[Exercise material]
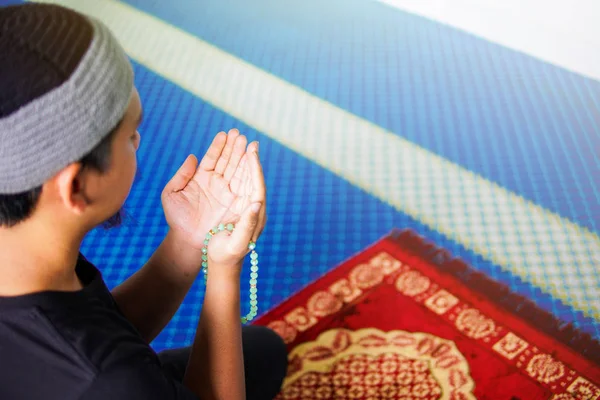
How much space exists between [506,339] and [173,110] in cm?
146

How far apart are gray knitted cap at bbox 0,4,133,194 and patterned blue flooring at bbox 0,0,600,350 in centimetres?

==

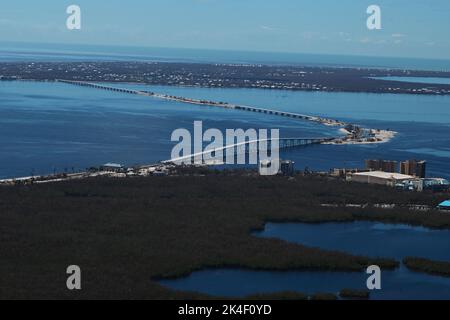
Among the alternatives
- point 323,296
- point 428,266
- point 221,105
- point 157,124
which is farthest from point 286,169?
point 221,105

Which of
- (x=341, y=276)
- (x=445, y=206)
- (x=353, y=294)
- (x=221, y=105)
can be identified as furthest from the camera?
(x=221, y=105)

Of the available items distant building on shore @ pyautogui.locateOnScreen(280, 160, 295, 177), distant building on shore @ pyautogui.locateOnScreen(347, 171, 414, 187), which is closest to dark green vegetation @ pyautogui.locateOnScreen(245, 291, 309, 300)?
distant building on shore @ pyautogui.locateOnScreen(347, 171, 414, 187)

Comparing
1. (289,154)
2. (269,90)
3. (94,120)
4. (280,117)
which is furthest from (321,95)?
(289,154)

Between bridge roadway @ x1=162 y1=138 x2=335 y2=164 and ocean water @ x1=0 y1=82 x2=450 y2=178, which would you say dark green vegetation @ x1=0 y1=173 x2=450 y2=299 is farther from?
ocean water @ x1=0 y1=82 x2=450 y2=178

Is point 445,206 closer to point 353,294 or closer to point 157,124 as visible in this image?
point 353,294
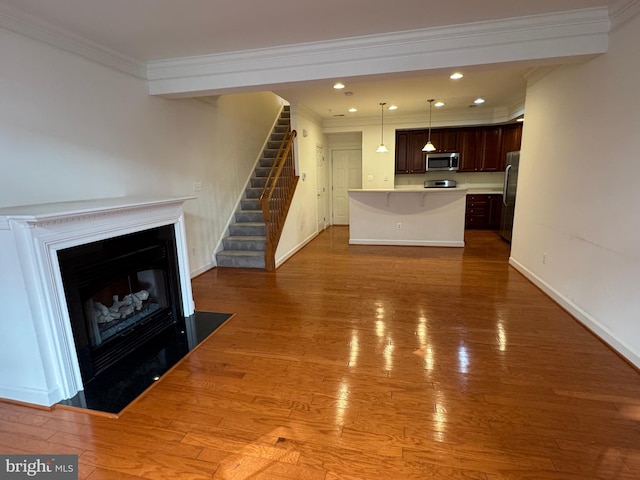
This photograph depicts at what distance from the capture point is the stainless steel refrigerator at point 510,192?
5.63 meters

[Exercise task] Output everything from the line containing "Between bridge roadway" down to the line containing "5.63 meters" as a two-column CSV with the headers input and output, one row per record: the record's text in input and its answer in output, each in a single quoted field with line breaks replaced by spaces. Leave the pictures out.

[Problem solution]
input,output
"Between bridge roadway @ x1=162 y1=138 x2=335 y2=164 and ocean water @ x1=0 y1=82 x2=450 y2=178, which would you say dark green vegetation @ x1=0 y1=173 x2=450 y2=299 is farther from?","ocean water @ x1=0 y1=82 x2=450 y2=178"
"Is point 445,206 closer to point 353,294 or closer to point 157,124 as visible in this image?","point 353,294"
"This photograph depicts at what distance from the capture point is the stainless steel refrigerator at point 510,192?","5.63 meters"